# Textauszug
„Ganz Schweinfurt hasst die Polizei“ – Polizeiwillkür bei Protesten gegen AfD-Demonstration

Am späten Nachmittag des 28.April versammelten sich etwa 200 AfD-ler*innen in Schweinfurt, um sich in ihrem nationalistischen Konsens zu feiern und den hetzerischen Worten von u.a. Björn Höcke zu lauschen. Bei deren Kundgebung erkannte mensch nicht nur den Wügida-Kopf Simon Kaupert, sondern auch identitäre Freunde von ihm, die, ähnlich wie bei einer vergangenen AfD-Veranstaltung in Lauda, die Ordner stellten. Es kam zu lautstarkem Protest der Gegendemonstrierenden und einem Blockadeversuch, bei deren Auflösung die Polizei Gewalt anwendete.
Doch deutlich willkürlichere und repressivere Szenen ereigneten sich an einem anderen Ort.

(Datensätze zu szenenbezogenen Fragen)
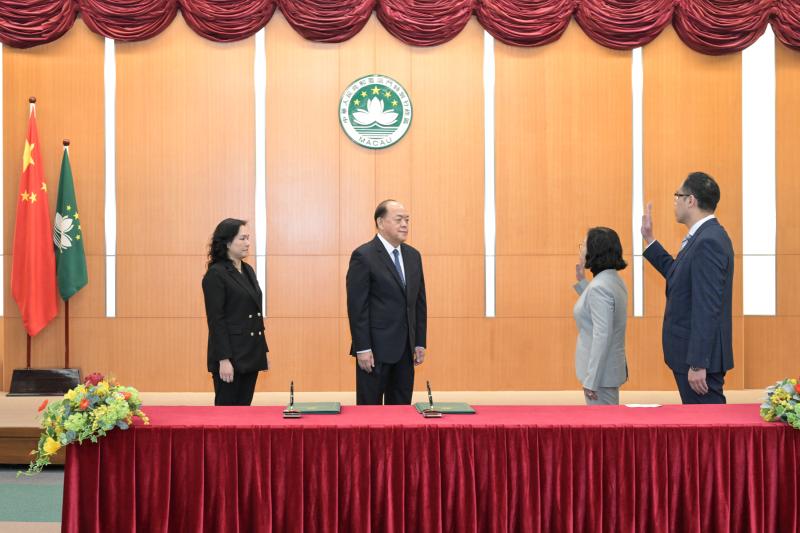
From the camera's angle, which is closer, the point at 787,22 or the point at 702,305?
the point at 702,305

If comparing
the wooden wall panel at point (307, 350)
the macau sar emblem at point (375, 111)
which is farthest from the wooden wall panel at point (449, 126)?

# Aufgabe
Nenne bitte alle Eigennamen von Personen, Orten und Gruppierungen, die im Textauszug über die Proteste in Schweinfurt vorkommen.

# Ergebnis
Schweinfurt, AfD, Björn Höcke, Wügida, Simon Kaupert, Lauda